_FONTE_.
══════════
Ieri sera mi sono un po’ rappacificato con Il Cairo: infatti, dopo aver trascorso praticamente tutto il giorno in camera a lavorare a varie cose, avevo voglia di uscire e ho combinato la serata con Roberto Gaetano e famiglia. Io e Roberto frequentiamo ICANN insieme ormai da sei anni, e abbiamo una lunga storia di riunioni e ristoranti in giro per il mondo; peraltro la prima volta che ci incontrammo in Italia fu al meeting ICANN di Roma 2004, ma prima di allora ci eravamo già incontrati in mezzo mondo, nell’ordine prendendo un orrido panino pieno di salse in un bar fighetto di Marina del Rey (Los Angeles, 2000), incontrandoci per completo caso all’uscita di un pub ristorante a Dublino (estate 2001) e poi ancora a Montevideo, Bucarest, Amsterdam, Rio de Janeiro, insomma ovunque ma non in Italia.

Lui, comunque, aveva lì una voglia di ristorante Falfela in centro al Cairo, rimasta dal meeting ICANN del 2000, e così ci siamo fatti chiamare una macchina dall’albergo e siamo andati lì. Il posto è carino, abbastanza tipico, anche se pieno di turisti; ti guardano comunque male, e persiste quella sensazione di non essere poi così benvenuti da queste parti, però il cibo era buono e abbiamo speso una cifra umana, tipo 13 euro a testa, contro i 40 abbondanti di cui ti pelano i ristoranti dell’albergo. Oggi a pranzo con la stessa cifra ho preso un panino e una coca cola!

Soprattutto, ciò che mi ha riconciliato con questa città è stato il giro a piedi per il centro – o meglio, per la parte mondana del centro, la zona novecentesca costruita in stile europeo-newyorchese – dopo cena, a notte avanzata. Quello stesso centro che visto di giorno è squallido e cadente la sera si trasforma in un magico fiume di luci: ci sono insegne ovunque, in latino e in arabo, di ogni colore.

Capisci così che Cairo è la New York del mondo arabo: l’unica vera metropoli del Medio Oriente (tenendone fuori la Turchia). Non che le abbia viste tutte, ma vi garantisco che Tunisi o Marrakech sono completamente diverse, perché non hanno questa dimensione; qui vivono venticinque milioni di persone, e lo si percepisce. In realtà vi sono molti centri, e mi è anche venuta voglia di scoprire come sono di notte i vicoletti del Cairo islamico e della zona della Cittadella (non temete, non la soddisferò). Ma anche solo il centro basso è affascinante: in mezzo a questo fiume di luce vi sono in giro migliaia di persone, che escono ed entrano da locali e caffé. Ci sono negozi di ogni tipo, e si può trovare in fila, spesso ancora aperti, un forno dove un bimbo guarda estasiato un enorme vassoio di biscotti; un venditore di meraviglioso antiquariato in stile orientale; un buco lurido dove riparano motociclette; l’ingresso di un vicolo misterioso che porta in casa di qualcuno, o forse a uno dei tanti mercatini.
══════════
_DATI FORNITI_.
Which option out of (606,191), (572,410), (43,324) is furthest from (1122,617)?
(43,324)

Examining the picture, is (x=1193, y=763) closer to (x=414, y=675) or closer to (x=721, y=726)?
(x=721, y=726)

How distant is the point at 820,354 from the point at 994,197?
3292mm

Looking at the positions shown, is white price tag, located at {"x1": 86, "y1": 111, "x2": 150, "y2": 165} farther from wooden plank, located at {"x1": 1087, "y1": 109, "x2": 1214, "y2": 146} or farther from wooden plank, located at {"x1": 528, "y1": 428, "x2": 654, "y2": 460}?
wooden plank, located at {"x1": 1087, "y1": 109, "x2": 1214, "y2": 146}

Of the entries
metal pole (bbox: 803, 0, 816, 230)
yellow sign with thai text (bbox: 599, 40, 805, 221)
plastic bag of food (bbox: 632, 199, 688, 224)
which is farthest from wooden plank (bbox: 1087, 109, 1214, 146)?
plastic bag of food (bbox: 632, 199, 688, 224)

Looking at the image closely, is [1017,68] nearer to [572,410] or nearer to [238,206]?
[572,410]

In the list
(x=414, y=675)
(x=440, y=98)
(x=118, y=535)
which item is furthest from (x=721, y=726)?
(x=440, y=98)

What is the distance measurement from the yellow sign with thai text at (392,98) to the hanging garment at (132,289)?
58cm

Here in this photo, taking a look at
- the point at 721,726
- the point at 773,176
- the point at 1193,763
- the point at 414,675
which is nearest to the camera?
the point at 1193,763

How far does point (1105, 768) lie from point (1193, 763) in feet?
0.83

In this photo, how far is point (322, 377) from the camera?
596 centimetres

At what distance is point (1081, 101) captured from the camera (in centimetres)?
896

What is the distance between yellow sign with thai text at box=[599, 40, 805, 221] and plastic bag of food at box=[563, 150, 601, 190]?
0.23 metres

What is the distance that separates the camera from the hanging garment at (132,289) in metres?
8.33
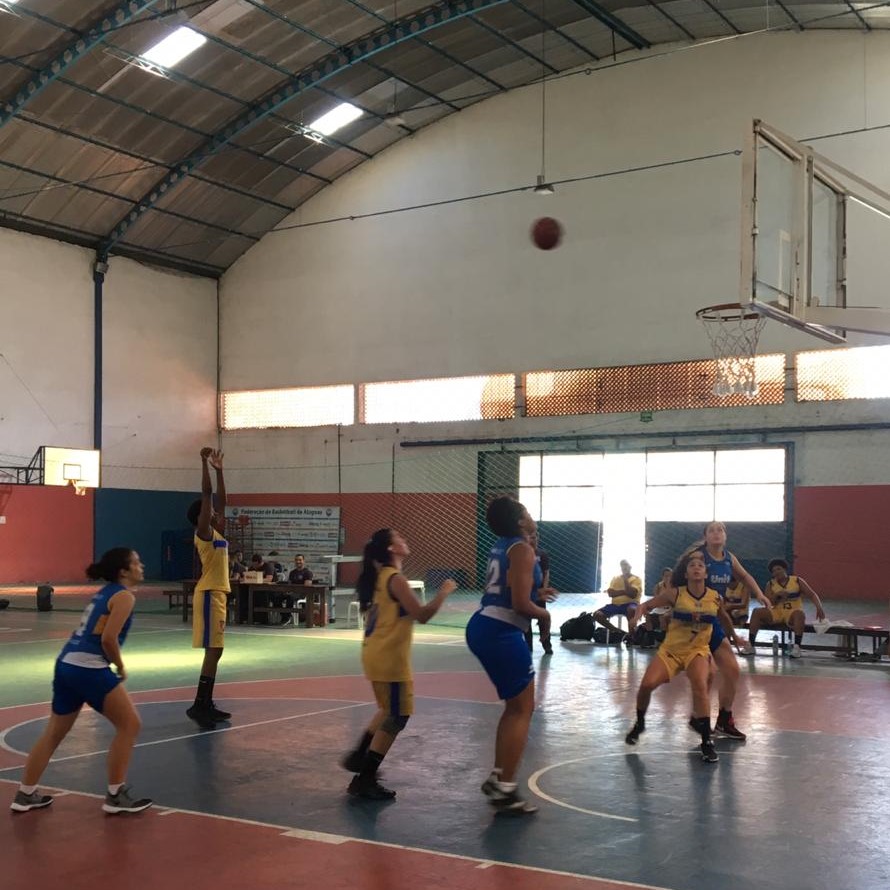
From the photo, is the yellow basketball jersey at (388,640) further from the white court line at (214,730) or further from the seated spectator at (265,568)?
the seated spectator at (265,568)

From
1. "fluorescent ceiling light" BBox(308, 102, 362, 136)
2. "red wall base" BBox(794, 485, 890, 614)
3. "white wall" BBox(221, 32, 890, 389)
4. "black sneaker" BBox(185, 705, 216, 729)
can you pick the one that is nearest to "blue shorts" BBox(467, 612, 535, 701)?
"black sneaker" BBox(185, 705, 216, 729)

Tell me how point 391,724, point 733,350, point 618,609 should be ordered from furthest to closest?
point 733,350 → point 618,609 → point 391,724

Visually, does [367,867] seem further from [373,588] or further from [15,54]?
[15,54]

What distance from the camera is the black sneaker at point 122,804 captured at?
6875mm

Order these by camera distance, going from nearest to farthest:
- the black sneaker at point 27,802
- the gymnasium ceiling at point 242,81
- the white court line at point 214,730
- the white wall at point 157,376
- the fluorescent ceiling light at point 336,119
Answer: the black sneaker at point 27,802
the white court line at point 214,730
the gymnasium ceiling at point 242,81
the fluorescent ceiling light at point 336,119
the white wall at point 157,376

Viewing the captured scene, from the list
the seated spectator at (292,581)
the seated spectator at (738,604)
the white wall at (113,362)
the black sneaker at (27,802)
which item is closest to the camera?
the black sneaker at (27,802)

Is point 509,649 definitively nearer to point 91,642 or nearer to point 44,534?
point 91,642

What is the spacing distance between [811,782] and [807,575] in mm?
20530

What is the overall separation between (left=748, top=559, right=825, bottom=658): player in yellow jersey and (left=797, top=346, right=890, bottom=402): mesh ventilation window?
1114cm

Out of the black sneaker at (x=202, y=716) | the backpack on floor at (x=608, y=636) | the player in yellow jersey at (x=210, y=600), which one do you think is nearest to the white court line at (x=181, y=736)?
the black sneaker at (x=202, y=716)

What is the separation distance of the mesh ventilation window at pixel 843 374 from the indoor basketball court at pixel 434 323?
0.31 feet

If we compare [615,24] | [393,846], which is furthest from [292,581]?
[615,24]

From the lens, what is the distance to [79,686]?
684 centimetres

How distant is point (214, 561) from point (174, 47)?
65.7 ft
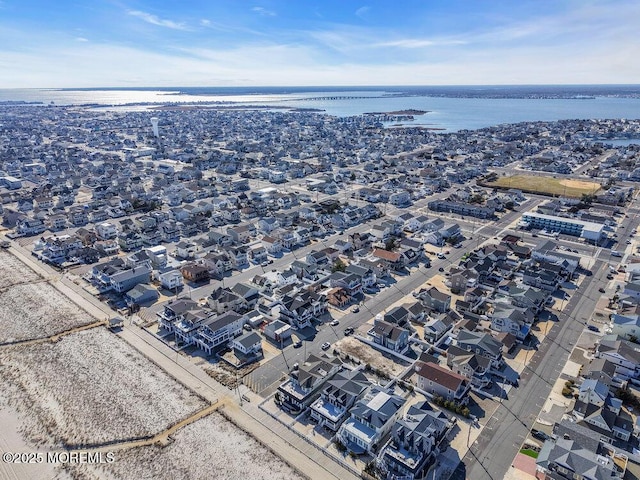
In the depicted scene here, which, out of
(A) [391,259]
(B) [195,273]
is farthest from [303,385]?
(A) [391,259]

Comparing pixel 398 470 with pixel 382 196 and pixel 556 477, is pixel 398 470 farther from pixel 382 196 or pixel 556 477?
pixel 382 196

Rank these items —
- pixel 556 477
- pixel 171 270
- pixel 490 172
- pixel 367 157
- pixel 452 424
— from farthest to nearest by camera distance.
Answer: pixel 367 157
pixel 490 172
pixel 171 270
pixel 452 424
pixel 556 477

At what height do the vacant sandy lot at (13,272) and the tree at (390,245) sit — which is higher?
the tree at (390,245)

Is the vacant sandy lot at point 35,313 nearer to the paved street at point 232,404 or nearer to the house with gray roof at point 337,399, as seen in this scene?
the paved street at point 232,404

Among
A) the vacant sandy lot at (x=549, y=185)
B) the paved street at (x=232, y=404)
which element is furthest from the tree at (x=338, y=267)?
the vacant sandy lot at (x=549, y=185)

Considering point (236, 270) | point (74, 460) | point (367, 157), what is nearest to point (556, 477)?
point (74, 460)

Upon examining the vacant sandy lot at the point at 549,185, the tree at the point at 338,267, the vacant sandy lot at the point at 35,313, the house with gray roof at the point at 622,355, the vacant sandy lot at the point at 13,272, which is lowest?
the vacant sandy lot at the point at 549,185

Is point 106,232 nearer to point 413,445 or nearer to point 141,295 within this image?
point 141,295

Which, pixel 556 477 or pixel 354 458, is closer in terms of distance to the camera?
pixel 556 477
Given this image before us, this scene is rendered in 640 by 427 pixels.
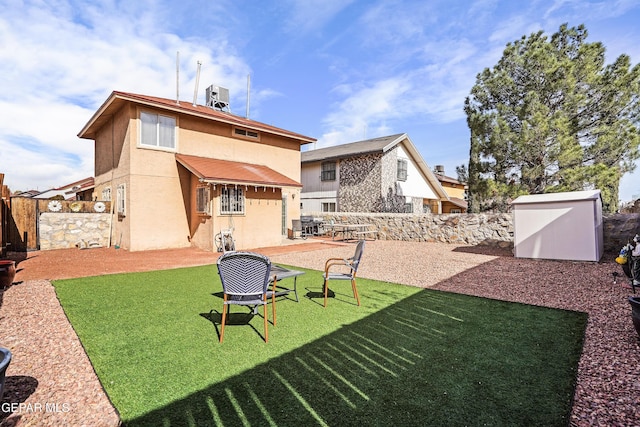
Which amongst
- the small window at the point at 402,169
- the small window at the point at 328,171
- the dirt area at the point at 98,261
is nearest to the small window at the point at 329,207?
the small window at the point at 328,171

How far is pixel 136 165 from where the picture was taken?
11.5 metres

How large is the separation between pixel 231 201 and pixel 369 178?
11613 mm

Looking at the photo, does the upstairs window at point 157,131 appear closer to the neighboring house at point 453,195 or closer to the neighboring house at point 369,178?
the neighboring house at point 369,178

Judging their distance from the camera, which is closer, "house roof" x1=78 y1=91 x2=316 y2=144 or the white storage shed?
the white storage shed

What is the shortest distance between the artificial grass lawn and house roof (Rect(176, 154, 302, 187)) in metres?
6.18

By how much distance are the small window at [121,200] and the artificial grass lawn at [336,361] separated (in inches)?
283

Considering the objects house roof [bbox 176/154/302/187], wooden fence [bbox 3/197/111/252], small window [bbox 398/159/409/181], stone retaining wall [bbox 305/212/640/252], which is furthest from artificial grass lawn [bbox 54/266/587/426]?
small window [bbox 398/159/409/181]

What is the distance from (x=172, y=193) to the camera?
492 inches

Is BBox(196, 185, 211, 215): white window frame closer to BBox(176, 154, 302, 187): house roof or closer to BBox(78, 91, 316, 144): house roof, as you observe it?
BBox(176, 154, 302, 187): house roof

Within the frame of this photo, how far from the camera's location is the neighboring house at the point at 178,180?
37.9 ft

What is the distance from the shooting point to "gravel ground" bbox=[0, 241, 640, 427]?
249cm

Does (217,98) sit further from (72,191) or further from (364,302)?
(364,302)

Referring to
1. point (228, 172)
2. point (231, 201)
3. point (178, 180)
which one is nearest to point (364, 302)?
point (231, 201)

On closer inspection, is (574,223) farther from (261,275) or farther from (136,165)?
(136,165)
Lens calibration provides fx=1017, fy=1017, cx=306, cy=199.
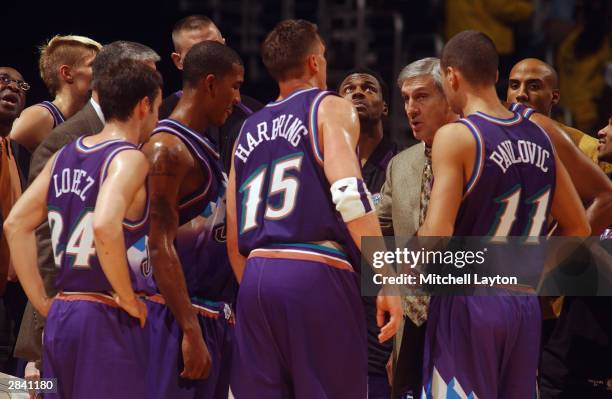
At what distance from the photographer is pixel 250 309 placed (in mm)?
4258

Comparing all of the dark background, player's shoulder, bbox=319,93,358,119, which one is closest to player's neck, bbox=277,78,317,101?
player's shoulder, bbox=319,93,358,119

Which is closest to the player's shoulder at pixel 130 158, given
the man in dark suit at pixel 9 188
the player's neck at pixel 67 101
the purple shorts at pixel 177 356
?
the purple shorts at pixel 177 356

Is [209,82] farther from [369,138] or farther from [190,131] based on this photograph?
[369,138]

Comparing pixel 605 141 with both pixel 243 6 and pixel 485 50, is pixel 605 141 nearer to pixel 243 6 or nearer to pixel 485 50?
pixel 485 50

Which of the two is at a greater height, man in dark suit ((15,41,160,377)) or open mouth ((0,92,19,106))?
open mouth ((0,92,19,106))

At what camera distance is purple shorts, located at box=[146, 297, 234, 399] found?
181 inches

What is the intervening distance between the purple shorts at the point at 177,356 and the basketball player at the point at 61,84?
1.66 metres

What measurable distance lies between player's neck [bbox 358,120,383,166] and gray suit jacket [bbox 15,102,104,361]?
172cm

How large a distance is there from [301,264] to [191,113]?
989mm

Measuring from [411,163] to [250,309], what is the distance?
5.13ft

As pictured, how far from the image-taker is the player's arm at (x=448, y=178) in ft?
13.6

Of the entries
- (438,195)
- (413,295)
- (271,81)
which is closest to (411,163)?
(413,295)

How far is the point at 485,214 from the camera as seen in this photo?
→ 167 inches

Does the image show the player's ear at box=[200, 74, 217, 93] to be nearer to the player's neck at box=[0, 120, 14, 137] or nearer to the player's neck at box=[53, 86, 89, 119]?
the player's neck at box=[53, 86, 89, 119]
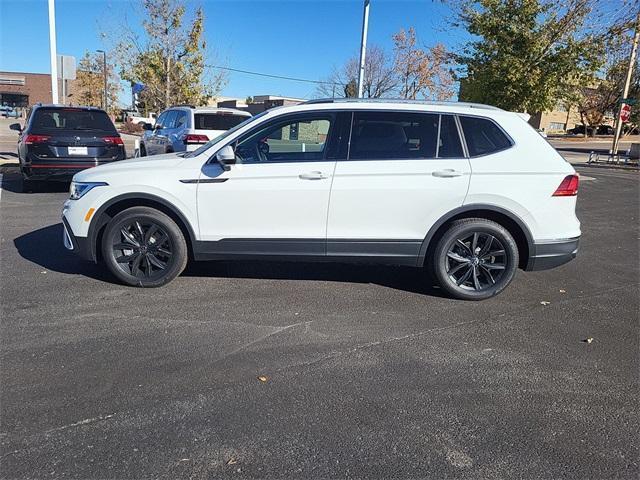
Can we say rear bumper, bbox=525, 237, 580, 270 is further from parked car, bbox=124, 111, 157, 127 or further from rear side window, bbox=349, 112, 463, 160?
parked car, bbox=124, 111, 157, 127

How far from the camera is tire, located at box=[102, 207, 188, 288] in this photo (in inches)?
186

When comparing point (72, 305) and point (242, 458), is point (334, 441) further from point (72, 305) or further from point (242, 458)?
point (72, 305)

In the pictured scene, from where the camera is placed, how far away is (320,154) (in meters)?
4.68

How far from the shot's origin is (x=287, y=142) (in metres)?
4.78

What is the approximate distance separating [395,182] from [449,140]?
0.68 metres

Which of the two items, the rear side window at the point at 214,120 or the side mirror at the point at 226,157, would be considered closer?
the side mirror at the point at 226,157

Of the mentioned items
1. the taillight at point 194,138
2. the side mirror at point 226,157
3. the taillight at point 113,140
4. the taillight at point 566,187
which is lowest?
the taillight at point 566,187

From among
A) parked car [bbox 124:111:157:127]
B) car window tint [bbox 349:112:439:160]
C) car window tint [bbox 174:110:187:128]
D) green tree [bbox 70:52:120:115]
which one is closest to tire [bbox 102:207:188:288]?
A: car window tint [bbox 349:112:439:160]

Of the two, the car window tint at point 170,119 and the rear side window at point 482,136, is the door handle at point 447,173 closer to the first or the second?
the rear side window at point 482,136

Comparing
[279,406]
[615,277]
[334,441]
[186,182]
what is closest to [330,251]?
[186,182]

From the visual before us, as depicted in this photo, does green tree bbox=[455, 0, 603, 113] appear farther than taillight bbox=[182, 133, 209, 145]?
Yes

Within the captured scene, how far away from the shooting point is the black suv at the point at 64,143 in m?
9.14

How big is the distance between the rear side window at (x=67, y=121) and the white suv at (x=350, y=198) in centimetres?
550

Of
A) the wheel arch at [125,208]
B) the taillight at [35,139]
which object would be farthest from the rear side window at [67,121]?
the wheel arch at [125,208]
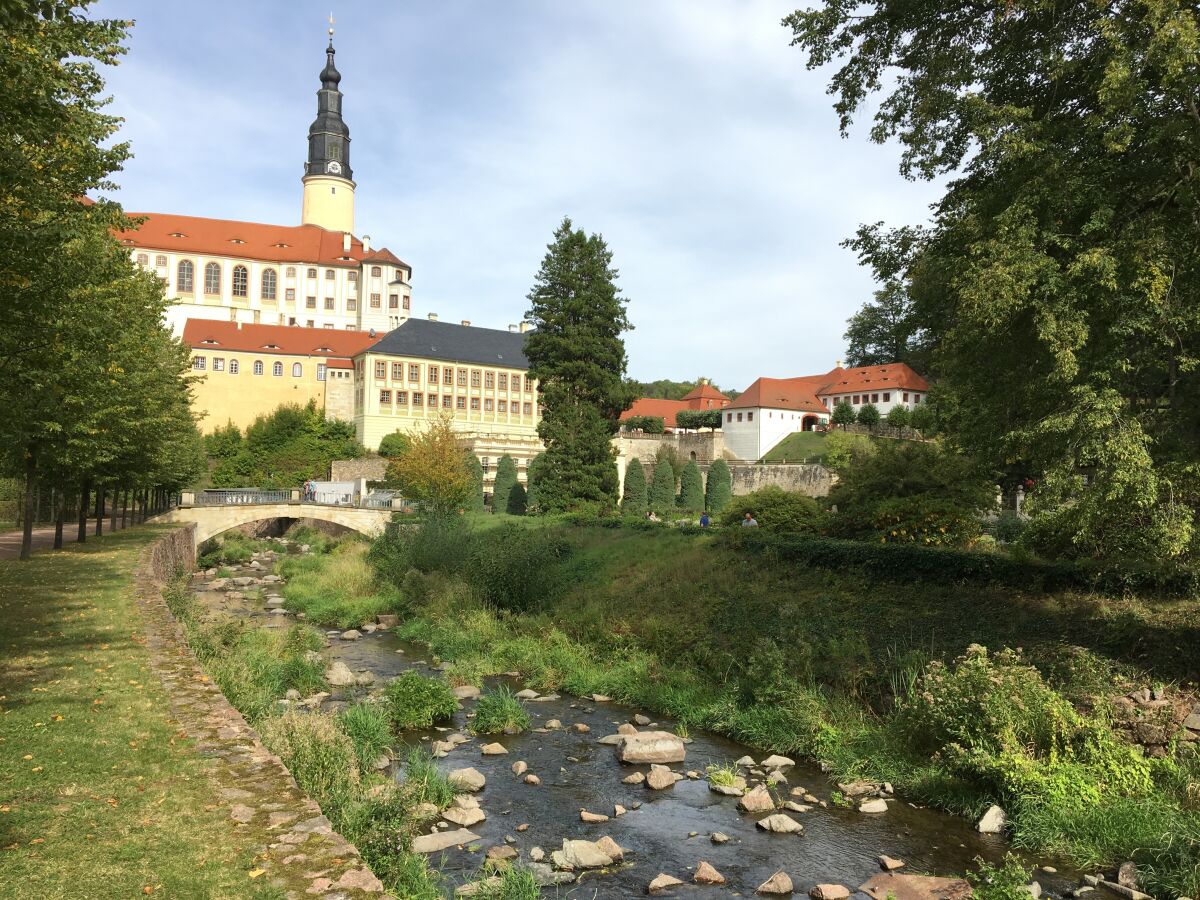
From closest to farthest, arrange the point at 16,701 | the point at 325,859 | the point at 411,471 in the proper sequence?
the point at 325,859 → the point at 16,701 → the point at 411,471

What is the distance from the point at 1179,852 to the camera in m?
8.57

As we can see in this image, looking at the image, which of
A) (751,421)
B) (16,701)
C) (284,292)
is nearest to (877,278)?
(16,701)

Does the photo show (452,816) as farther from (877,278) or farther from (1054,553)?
(1054,553)

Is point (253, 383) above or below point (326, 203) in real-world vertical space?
below

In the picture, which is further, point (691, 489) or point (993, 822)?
point (691, 489)

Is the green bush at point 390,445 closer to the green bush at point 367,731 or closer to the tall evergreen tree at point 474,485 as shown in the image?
the tall evergreen tree at point 474,485

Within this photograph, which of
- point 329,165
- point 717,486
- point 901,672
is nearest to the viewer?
point 901,672

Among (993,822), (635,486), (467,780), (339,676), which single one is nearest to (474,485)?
(635,486)

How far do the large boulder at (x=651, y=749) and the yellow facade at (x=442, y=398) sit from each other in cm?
5211

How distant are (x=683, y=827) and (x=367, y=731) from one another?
507cm

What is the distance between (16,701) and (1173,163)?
1396cm

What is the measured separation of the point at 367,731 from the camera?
12492mm

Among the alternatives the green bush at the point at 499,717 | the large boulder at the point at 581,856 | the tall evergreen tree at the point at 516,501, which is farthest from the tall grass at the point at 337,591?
the large boulder at the point at 581,856

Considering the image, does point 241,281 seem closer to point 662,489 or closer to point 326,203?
point 326,203
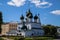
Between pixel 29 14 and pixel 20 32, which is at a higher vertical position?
pixel 29 14

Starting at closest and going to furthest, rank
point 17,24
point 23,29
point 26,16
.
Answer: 1. point 23,29
2. point 26,16
3. point 17,24

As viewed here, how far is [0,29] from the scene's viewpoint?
89.5 feet

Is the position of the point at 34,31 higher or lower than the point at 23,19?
lower

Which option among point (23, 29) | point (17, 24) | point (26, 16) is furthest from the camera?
point (17, 24)

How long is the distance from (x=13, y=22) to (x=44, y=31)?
624 cm

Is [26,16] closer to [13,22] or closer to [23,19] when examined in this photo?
[23,19]

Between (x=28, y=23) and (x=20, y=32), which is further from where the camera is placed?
(x=28, y=23)

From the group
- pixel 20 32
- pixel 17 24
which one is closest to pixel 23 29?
pixel 20 32

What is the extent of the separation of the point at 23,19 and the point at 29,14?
══════════
_CONSEGNA_.
Rispondi a queste domande usando la fonte sul Cairo.
1. In occasione di quale evento chi scrive e Roberto Gaetano si incontrarono per la prima volta in Italia?
2. Quanto hanno speso a testa al ristorante Falfela?
3. Quante persone vivono al Cairo secondo la fonte?

_RISPOSTA FINALE_.
1. Al meeting ICANN di Roma del 2004.
2. Circa 13 euro a testa.
3. Venticinque milioni.